Records in a dataset:

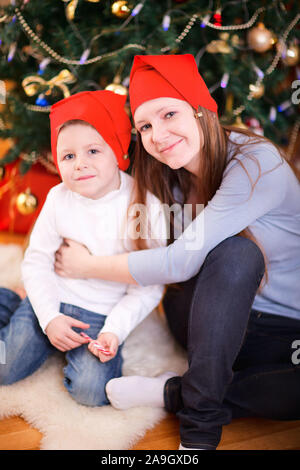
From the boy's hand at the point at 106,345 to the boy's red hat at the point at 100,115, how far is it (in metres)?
0.47

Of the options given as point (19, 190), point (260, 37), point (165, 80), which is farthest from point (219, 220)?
point (19, 190)

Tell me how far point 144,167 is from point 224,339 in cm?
50

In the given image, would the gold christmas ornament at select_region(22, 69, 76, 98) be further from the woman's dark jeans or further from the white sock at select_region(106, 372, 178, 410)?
the white sock at select_region(106, 372, 178, 410)

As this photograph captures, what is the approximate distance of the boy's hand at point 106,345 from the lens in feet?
3.36

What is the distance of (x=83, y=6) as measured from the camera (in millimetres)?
1513

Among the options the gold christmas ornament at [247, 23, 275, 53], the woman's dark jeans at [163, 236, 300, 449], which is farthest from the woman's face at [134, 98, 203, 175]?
the gold christmas ornament at [247, 23, 275, 53]

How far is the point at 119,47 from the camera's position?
59.9 inches

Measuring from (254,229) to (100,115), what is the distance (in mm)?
480

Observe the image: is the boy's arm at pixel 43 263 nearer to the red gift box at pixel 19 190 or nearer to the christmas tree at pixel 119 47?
the christmas tree at pixel 119 47

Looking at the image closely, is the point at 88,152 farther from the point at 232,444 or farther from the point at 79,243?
the point at 232,444

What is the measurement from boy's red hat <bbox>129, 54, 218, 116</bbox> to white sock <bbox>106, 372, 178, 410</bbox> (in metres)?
0.68

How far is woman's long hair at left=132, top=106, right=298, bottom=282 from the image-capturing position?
1.02m

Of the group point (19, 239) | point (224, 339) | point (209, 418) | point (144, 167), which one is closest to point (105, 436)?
point (209, 418)

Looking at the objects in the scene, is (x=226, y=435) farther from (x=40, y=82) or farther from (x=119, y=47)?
(x=119, y=47)
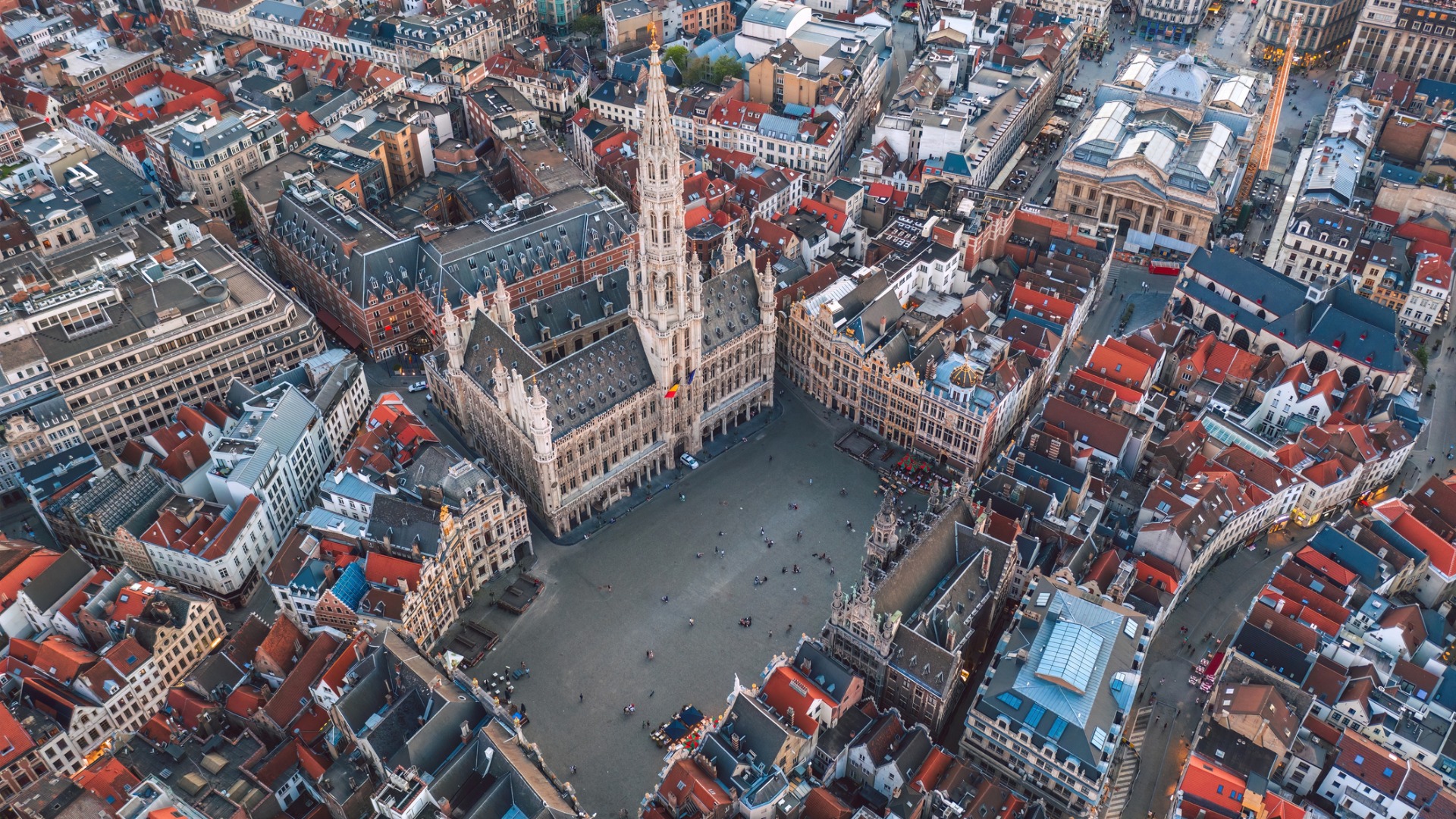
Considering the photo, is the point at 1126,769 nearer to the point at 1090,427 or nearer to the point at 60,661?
the point at 1090,427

Required task:
Lay out the records as a numbered list, starting at the line that contains "What is the distance of" and ending at the end of the records, with blank lines left out. Leave the pictures out of the answer.

Result for this exercise:
1. What is the distance of (x=83, y=6) as measured from the camera (in millimetres)?
2. 1513
3. Among the options the gold christmas ornament at [247, 23, 275, 53], the woman's dark jeans at [163, 236, 300, 449], which is farthest from the woman's face at [134, 98, 203, 175]?
4. the gold christmas ornament at [247, 23, 275, 53]
5. How far is the point at 119,47 from the camera's position?
6. 59.9 inches
7. Measuring from (254,229) to (100,115), what is the distance (in mm)?
8. 480
9. Observe the image: is the boy's arm at pixel 43 263 nearer to the red gift box at pixel 19 190 or nearer to the christmas tree at pixel 119 47?
10. the christmas tree at pixel 119 47
11. Looking at the image closely, is the point at 88,152 farther from the point at 232,444 or farther from the point at 79,243?
12. the point at 232,444
13. What is the measurement from boy's red hat <bbox>129, 54, 218, 116</bbox> to white sock <bbox>106, 372, 178, 410</bbox> (in metres)?
14. 0.68
15. How far is woman's long hair at left=132, top=106, right=298, bottom=282 from the image-capturing position?
16. 1.02m
17. Of the group point (19, 239) | point (224, 339) | point (209, 418) | point (144, 167), which one is closest to point (105, 436)?
18. point (209, 418)
19. Looking at the objects in the scene, is (x=226, y=435) farther from (x=40, y=82) or farther from (x=119, y=47)?
20. (x=119, y=47)
21. Considering the photo, is the point at 1126,769 nearer to the point at 1090,427 or nearer to the point at 60,661?
22. the point at 1090,427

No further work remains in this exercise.